What to produce:
Start to finish, retype the entries exactly while omitting the pictures.

Record excerpts:
========================================

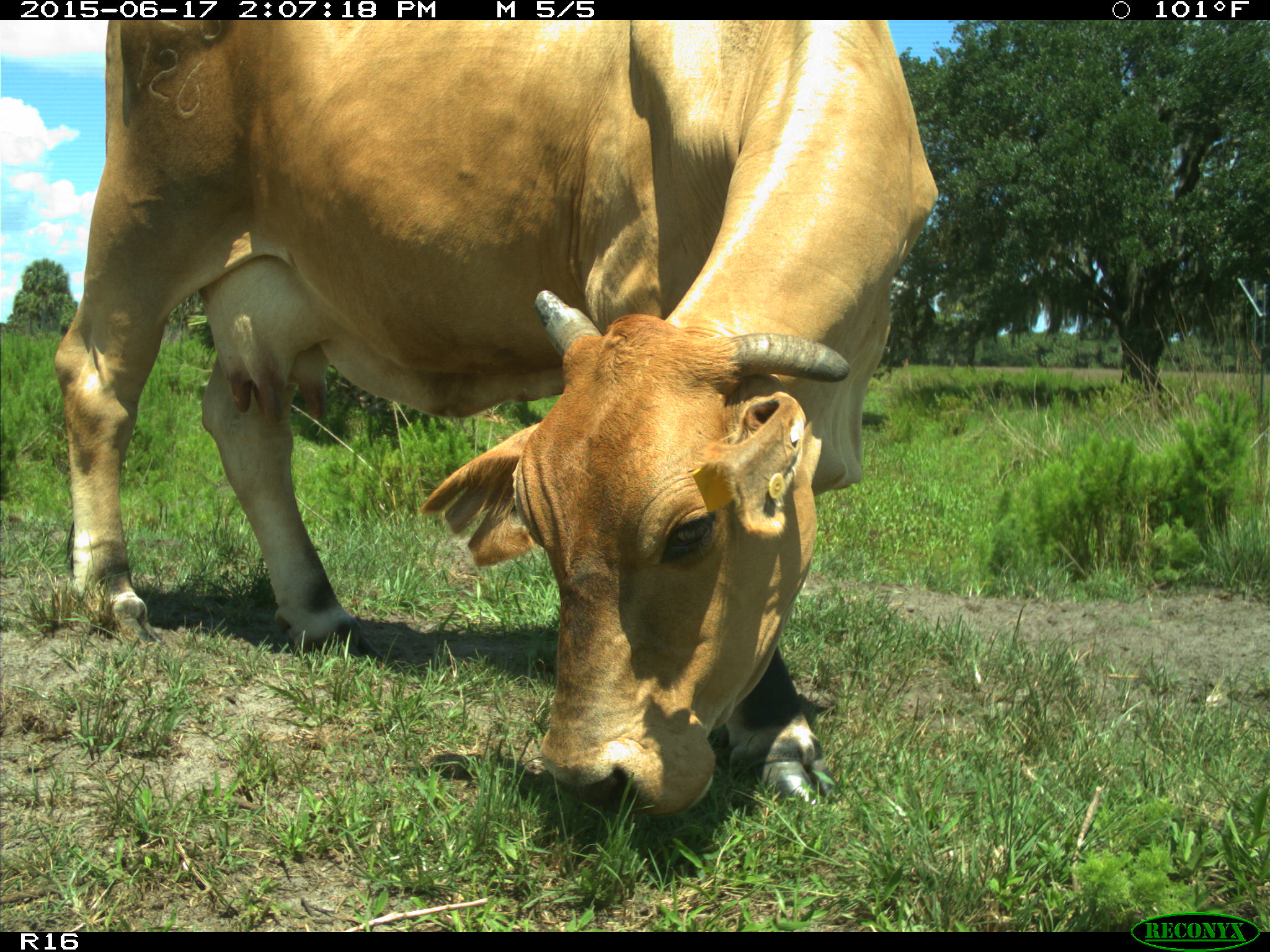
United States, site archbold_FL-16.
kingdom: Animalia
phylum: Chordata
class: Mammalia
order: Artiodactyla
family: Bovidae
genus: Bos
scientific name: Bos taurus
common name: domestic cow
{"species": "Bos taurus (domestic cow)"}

========================================

Your response:
United States, site archbold_FL-16.
kingdom: Animalia
phylum: Chordata
class: Mammalia
order: Artiodactyla
family: Bovidae
genus: Bos
scientific name: Bos taurus
common name: domestic cow
{"species": "Bos taurus (domestic cow)"}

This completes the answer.